*TASK GOAL*.
The required result is a line count: how many lines in this data hold the word "baboon". Give only that.

*INPUT MATERIAL*.
+ + +

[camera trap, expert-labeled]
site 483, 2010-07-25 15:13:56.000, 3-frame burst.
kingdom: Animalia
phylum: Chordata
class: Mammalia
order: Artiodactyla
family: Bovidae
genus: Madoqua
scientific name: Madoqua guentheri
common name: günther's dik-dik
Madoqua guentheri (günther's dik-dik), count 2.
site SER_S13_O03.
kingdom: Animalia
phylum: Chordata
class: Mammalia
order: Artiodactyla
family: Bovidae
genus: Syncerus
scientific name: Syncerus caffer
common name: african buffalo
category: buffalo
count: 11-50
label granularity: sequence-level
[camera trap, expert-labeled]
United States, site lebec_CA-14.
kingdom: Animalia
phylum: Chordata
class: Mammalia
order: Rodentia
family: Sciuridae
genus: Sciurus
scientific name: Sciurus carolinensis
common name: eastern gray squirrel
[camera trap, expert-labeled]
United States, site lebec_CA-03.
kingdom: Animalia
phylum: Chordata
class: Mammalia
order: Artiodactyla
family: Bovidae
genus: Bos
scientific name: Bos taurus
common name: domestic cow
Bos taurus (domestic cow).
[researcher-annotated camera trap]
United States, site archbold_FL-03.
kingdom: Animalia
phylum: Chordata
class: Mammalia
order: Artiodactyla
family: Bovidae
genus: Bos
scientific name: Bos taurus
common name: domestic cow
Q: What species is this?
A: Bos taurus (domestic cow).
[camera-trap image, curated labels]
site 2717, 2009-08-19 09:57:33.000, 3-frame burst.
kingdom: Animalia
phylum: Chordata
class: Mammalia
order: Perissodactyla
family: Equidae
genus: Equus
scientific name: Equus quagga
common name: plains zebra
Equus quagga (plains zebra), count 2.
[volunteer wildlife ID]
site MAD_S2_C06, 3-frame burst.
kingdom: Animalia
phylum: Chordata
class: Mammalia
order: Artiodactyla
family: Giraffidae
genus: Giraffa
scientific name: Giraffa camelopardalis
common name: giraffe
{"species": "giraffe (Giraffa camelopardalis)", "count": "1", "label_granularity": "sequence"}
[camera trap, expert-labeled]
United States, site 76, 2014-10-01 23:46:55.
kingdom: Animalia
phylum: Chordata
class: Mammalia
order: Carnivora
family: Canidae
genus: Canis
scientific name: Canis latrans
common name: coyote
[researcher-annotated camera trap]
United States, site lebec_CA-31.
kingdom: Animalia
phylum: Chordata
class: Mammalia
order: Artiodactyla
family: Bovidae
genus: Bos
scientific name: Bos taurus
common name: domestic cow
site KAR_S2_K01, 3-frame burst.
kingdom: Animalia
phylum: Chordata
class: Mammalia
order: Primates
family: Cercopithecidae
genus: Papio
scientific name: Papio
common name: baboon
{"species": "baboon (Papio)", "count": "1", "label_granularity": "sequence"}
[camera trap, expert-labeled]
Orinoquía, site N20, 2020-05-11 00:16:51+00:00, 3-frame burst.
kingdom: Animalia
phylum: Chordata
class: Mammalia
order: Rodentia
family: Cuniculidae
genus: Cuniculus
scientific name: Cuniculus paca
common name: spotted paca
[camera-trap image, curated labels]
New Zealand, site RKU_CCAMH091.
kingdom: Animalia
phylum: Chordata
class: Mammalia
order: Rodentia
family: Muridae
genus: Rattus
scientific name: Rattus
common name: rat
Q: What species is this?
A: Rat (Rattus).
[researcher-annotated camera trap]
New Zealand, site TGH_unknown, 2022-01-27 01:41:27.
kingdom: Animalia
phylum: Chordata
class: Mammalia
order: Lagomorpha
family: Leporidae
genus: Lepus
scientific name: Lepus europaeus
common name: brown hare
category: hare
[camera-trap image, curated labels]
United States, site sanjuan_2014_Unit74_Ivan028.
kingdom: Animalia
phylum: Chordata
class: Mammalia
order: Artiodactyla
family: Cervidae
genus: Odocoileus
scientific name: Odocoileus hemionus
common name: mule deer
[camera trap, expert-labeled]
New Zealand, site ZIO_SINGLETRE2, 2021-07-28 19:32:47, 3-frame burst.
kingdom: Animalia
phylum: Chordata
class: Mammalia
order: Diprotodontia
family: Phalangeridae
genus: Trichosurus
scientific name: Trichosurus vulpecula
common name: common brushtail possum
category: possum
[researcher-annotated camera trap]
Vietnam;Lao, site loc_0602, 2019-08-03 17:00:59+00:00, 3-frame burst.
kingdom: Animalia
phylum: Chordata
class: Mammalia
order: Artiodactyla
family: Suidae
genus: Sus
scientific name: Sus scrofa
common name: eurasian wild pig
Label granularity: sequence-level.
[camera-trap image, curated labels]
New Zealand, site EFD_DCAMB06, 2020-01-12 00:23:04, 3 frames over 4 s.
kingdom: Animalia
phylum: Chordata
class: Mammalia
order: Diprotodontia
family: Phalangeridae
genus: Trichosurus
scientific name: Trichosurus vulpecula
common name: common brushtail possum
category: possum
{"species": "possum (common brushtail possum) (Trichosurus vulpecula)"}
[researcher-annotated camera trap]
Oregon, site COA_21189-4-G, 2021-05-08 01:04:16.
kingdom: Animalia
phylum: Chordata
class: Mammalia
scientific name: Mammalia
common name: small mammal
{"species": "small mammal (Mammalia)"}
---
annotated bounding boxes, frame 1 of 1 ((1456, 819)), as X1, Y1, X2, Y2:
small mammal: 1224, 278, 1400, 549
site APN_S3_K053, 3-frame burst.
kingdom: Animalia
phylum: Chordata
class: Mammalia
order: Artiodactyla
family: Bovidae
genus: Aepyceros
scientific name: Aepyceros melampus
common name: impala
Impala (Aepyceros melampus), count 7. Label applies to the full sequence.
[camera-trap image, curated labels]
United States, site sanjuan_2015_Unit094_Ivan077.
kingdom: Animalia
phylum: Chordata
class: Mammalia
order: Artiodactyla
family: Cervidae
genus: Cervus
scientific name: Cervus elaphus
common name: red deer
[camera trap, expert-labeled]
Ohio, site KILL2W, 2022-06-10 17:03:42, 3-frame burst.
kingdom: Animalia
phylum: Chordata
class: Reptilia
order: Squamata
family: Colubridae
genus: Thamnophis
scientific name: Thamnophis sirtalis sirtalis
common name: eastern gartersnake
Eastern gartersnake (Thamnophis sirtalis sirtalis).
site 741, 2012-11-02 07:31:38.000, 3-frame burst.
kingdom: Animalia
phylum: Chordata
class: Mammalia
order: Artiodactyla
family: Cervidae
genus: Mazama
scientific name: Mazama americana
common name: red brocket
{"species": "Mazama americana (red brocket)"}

+ + +

*WRITTEN ANSWER*.
2